Modifications to the surgical technique are described by ENT-UK and other groups. Briefly these comprise steps to minimize aerosol generation when the trachea is opened or punctured:
Surgical ties in preference to diathermy may reduce vapour plumes
Advance the tracheal tube beyond the surgical window to protect the cuff
It may be possible to use the ICU ventilator for transfer, theatre and afterwards (minimizing circuit changes)
Check before the procedure
Only use equipment that operators are familiar with
Pre-oxygenate; then cease ventilation and open circuit valves prior to opening the trachea
Consider clamping tracheal tube (subglottic suction tubes can be damaged and manipulating the tube may displace it)
Prepare the breathing circuit
·Resume ventilation when a cuff-inflated sealed system is established
We recommend that only use cuffed, non-fenestrated tracheostomy tubes are used. It is important to meticulously check the position of the tube in the 30-degree ‘ICU nursing’ position in which the patient will spend the next few days or weeks. This should minimise the requirement for inspection or manipulation of a tracheostomy tube following the procedure.
We do not recommend that airway endoscopy is routinely undertaken. Airway endoscopy during percutaneous tracheostomy is recommended and is widely considered to improve the safety of the procedure. It is likely that aerosol generation can be better controlled with an open surgical or hybrid procedure, although this depends on the experience of staff involved in the procedure.
It is likely that the knowledge base around tracheostomy insertion in COVID-positive patients will evolve and we aim to learn together what the best practices are for the safety of staff and for our patients.
Existing patients with tracheostomies
Current in-patients
In-patients are at an unknown risk of COVID-19 form visitors and staff
Plan where a patient would go if they developed symptoms.
What if they had an altered airway, or tracheostomy and need specialist care?
Plan ahead.
Current out-patients
If a patient with a tracheostomy needs ventilator support, then they will need a cuffed tracheostomy inserting and management in a critical care location.

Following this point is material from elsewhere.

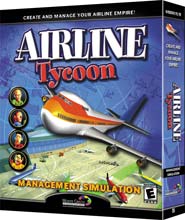 Airline Tycoon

A suspected or confirmed COVID-19 patient who does not need ventilatory support will need managing in a cohort area. These locations will need staff who are trained and competent to manage tracheostomies and their potential complications.
During the peak of the pandemic, there is a high probability that patients from the community who develop respiratory symptoms are COVID positive. Patients should be treated as positive until proven negative.
Existing patients with laryngectomies
Patients who have neck-only-breathing laryngectomees don’t have the nasal ‘filters’ and intuitively they are at greater risk of viral infection.
These patients should be contacted and offer advice. See http://dribrook.blogspot.com/
Some sensible, practical advice may also be relevant for hospitalised laryngectomy patients:
Wear a stomal HME filter (not all HMEs perform equally).
Hands-free valves minimize touching of the stoma.
Ask the patient to manage as much of their stoma care as possible.
All multidisciplinary staff involved in tracheostomy care are advised to be familiar with the safety resources and best practices for quality improvement available at:
New e-learning tracheostomy modules at e-learning for Healthcare https://portal.e-lfh.org.uk
Data collection and adoption best practices are strongly encouraged.